Do oil rigs move? Are they anchored to the bottom of the ocean?

Asked by tYLERdURDEN over 7 years ago

You can probably find a good explanation if you visit wikipedia or Society of Petroleum Engineers websites. In a nutshell, a jack-up rig has three (sometimes four) legs which penetrate the ocean floor and it does not move. The water depth in which it can drill is limited by the length of the jack up legs, generally up to 400 feet. The other types of rigs are semisubmersibles and drill ships which are, strictly speaking, vessels which are connected to the ocean floor via a riser from which it can easily disconnect. Wikipedia can do this topic much better justice than I can. The fourth common type of rig is a platform rig, which sits on a production platform and can be removed, piece by piece, when the drilling is finished. The production platform itself is a fairly permanent structure which is connected to the ocean floor.

Hi! I'm 19 years old and I'm a Sophomore at Texas Tech University, majoring in Petroleum Engineering. I am originally Arab (from Jordan, fluent in Arabic), with a U.S citizenship. Will this SIGNIFICANTLY help me in finding a job in the Middle East?

Asked by Kassem over 7 years ago

Absolutely!  You should be in demand in the US as well.  Keep your grades up, try to get a good summer internship and best of luck to you.

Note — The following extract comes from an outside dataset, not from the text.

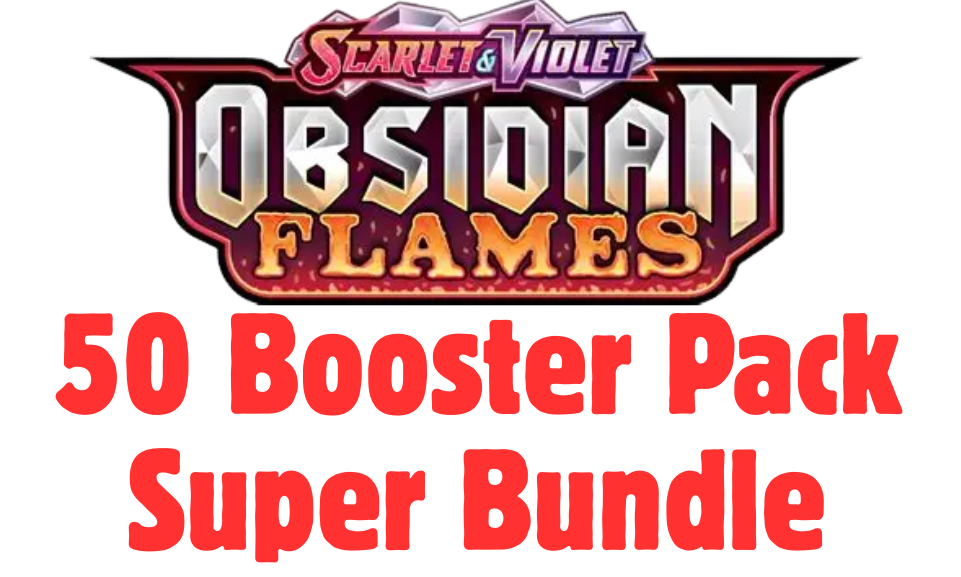 OBSIDIAN FLAMES 50 BOOSTER PACK SUPER BUNDLE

I completed MSc in Petroleum Engineering with PGDip(Postgraduate Diploma) at University. I am not able to get any job in the oil and gas field as they ask for experience. I am a fresher and would like even an entry level field engineer job

Asked by Cyb about 7 years ago

I wish I could help you, but it really depends the country in which you live and/or in which you are seeking work.  In the USA, you do not need to have experience if you are seeking an entry level position and have reasonably good grades/gpa.